Discriminant feature extraction is an important topic in pattern recognition and classification. Current approaches used for linear discriminant feature extraction include Principal Component Analysis (PCA) and Linear Discriminant Analysis (LDA). Applications for PCA and LDA include pattern recognition and computer vision. These methods use a vector-based representation and compute scatters in a Euclidean metric, i.e., an assumption is made that the sample space is Euclidean, where an example metric is a function that computes a distance or similarities between two points in a sample space.
Despite the utility of these subspace learning algorithms, the reliance on a Euclidean assumption of a data space when computing a distance between samples has drawbacks, including the potential of a singularity in a within-class scatter matrix, limited available projection directions, and a high computational cost. Additionally, these subspace learning algorithms are vector-based and arrange input data in a vector form regardless of an inherent correlation among different dimensions in the data.
In one nonlinear approach, Linear Laplacian Discrimination (LLD), weights are introduced to scatter matrices to overcome the Euclidean assumption, however, the weights are defined as a function of distance and therefore still use an a priori assumption on a metric of the sample space.
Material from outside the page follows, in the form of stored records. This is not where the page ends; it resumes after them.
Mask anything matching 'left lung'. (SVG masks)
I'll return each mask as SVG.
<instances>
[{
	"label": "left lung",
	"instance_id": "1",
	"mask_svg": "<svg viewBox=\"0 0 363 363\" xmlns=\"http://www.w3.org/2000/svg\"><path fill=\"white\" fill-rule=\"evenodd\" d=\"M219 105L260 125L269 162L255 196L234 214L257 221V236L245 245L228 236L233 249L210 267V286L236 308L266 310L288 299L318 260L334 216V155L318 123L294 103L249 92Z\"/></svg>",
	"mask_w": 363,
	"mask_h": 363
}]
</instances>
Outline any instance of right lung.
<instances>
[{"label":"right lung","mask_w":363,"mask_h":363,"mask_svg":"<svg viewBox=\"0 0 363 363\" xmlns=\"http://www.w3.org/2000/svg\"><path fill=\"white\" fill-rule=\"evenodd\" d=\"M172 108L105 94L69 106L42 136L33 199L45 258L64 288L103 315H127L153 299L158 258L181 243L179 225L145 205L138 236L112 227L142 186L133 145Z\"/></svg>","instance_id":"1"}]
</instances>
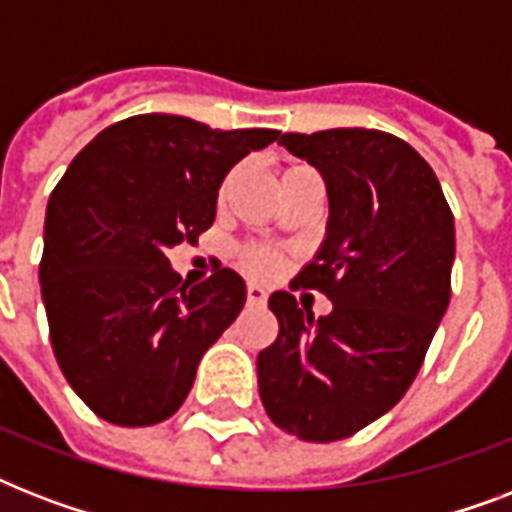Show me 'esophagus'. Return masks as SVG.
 Here are the masks:
<instances>
[{"mask_svg": "<svg viewBox=\"0 0 512 512\" xmlns=\"http://www.w3.org/2000/svg\"><path fill=\"white\" fill-rule=\"evenodd\" d=\"M268 295L260 284H247V303L249 305H265Z\"/></svg>", "mask_w": 512, "mask_h": 512, "instance_id": "34e87169", "label": "esophagus"}]
</instances>
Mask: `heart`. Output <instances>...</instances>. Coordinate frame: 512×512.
Listing matches in <instances>:
<instances>
[{
  "label": "heart",
  "mask_w": 512,
  "mask_h": 512,
  "mask_svg": "<svg viewBox=\"0 0 512 512\" xmlns=\"http://www.w3.org/2000/svg\"><path fill=\"white\" fill-rule=\"evenodd\" d=\"M239 263L249 273H255V276H273V273L279 271V257H276V252L257 247V244H249V247L241 249Z\"/></svg>",
  "instance_id": "obj_1"
}]
</instances>
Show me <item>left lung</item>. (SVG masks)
Listing matches in <instances>:
<instances>
[{
	"mask_svg": "<svg viewBox=\"0 0 512 512\" xmlns=\"http://www.w3.org/2000/svg\"><path fill=\"white\" fill-rule=\"evenodd\" d=\"M279 143L327 183V239L295 284L324 292L332 313L313 319L273 292L279 337L257 356V385L281 430L327 444L393 409L420 372L452 297L454 215L430 164L390 132Z\"/></svg>",
	"mask_w": 512,
	"mask_h": 512,
	"instance_id": "obj_1",
	"label": "left lung"
}]
</instances>
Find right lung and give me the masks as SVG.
Listing matches in <instances>:
<instances>
[{"label": "right lung", "mask_w": 512, "mask_h": 512, "mask_svg": "<svg viewBox=\"0 0 512 512\" xmlns=\"http://www.w3.org/2000/svg\"><path fill=\"white\" fill-rule=\"evenodd\" d=\"M276 138L140 114L106 127L60 177L44 217L42 300L60 372L98 417L143 428L180 409L247 287L231 268L188 287L167 249L215 223L228 170Z\"/></svg>", "instance_id": "right-lung-1"}]
</instances>
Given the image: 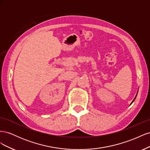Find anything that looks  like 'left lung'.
<instances>
[{
    "mask_svg": "<svg viewBox=\"0 0 150 150\" xmlns=\"http://www.w3.org/2000/svg\"><path fill=\"white\" fill-rule=\"evenodd\" d=\"M138 92H137V95H136V96H135V98H134V99H133V101H132V102H131V104H132V103H133V102H134V100H135V99H136V98H137V94H138Z\"/></svg>",
    "mask_w": 150,
    "mask_h": 150,
    "instance_id": "left-lung-1",
    "label": "left lung"
}]
</instances>
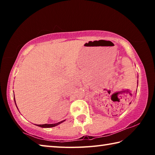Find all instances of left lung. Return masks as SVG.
<instances>
[{
    "label": "left lung",
    "mask_w": 155,
    "mask_h": 155,
    "mask_svg": "<svg viewBox=\"0 0 155 155\" xmlns=\"http://www.w3.org/2000/svg\"><path fill=\"white\" fill-rule=\"evenodd\" d=\"M137 83H138V82H137Z\"/></svg>",
    "instance_id": "8db88e82"
}]
</instances>
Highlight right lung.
Listing matches in <instances>:
<instances>
[{"label":"right lung","mask_w":155,"mask_h":155,"mask_svg":"<svg viewBox=\"0 0 155 155\" xmlns=\"http://www.w3.org/2000/svg\"><path fill=\"white\" fill-rule=\"evenodd\" d=\"M14 101H15H15L14 99ZM65 120H63L61 122H59L58 123H56V124H37V126H38V127H42V128H51V127H55V126H57L59 124H61L63 122H64Z\"/></svg>","instance_id":"add662e5"}]
</instances>
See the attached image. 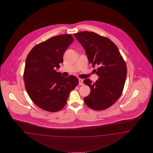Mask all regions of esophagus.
<instances>
[{"label":"esophagus","instance_id":"1","mask_svg":"<svg viewBox=\"0 0 153 153\" xmlns=\"http://www.w3.org/2000/svg\"><path fill=\"white\" fill-rule=\"evenodd\" d=\"M79 84L80 85H84V83H83V81L82 79H79Z\"/></svg>","mask_w":153,"mask_h":153}]
</instances>
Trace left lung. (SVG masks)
Instances as JSON below:
<instances>
[{
	"instance_id": "obj_1",
	"label": "left lung",
	"mask_w": 153,
	"mask_h": 153,
	"mask_svg": "<svg viewBox=\"0 0 153 153\" xmlns=\"http://www.w3.org/2000/svg\"><path fill=\"white\" fill-rule=\"evenodd\" d=\"M83 46L88 62L99 76L95 82L85 79L83 83L91 91L84 97L85 104L90 108L102 111L111 107L120 97L125 83L127 67L117 46L107 37L96 33L82 31L74 33Z\"/></svg>"
}]
</instances>
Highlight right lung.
Returning <instances> with one entry per match:
<instances>
[{
    "mask_svg": "<svg viewBox=\"0 0 153 153\" xmlns=\"http://www.w3.org/2000/svg\"><path fill=\"white\" fill-rule=\"evenodd\" d=\"M74 41L69 34L56 36L34 46L27 56L23 74L26 90L33 102L46 111L62 109L79 83L76 76L65 77L56 70Z\"/></svg>",
    "mask_w": 153,
    "mask_h": 153,
    "instance_id": "obj_1",
    "label": "right lung"
}]
</instances>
Accordingly, various embodiments for tensor linear Laplacian discrimination (TLLD) for feature extraction are described below in the Detailed Description. For example, one embodiment comprises generating a contextual distance based sample weight and class weight, calculating a within-class scatter using the at least one sample weight and a between-class scatter for multiple classes of data samples in a sample set using the class weight, performing a mode-k matrix unfolding on scatters and generating at least one orthogonal projection matrix.
This Summary is provided to introduce concepts in a simplified form that are further described below in the Detailed Description. This Summary is not intended to identify key features or essential features of the claimed subject matter, nor is it intended to be used to limit the scope of the claimed subject matter. Furthermore, the claimed subject matter is not limited to implementations that solve any or all disadvantages noted in any part of this disclosure.
In example system 100, computing device 110 includes an input, a memory 120, and a processor 115 in communication with the input and memory 120 and is configured to generate projection matrices 190. Computing device 110 further includes a computer program 130, and a weight generator module 140 to receive at least one data sample 107 from a set of data samples 105, and generate a sample weight 142 based on a contextual distance for each of the plurality of data samples. Additionally, weight generator module 140 may generate a class weight 144 based on a contextual distance for a first class of data samples, as will be described in the following description in more detail.
Computing device 110 may also include a scatter module 160 in communication with the weight generator module 140, the scatter module 160 being configured to receive the at least one sample weight 142 and a class weight 144, and then calculate a within-class scatter 162 using the at least one sample weight 142, and to calculate a between-class scatter 164 for multiple classes of data samples using the class weight 144.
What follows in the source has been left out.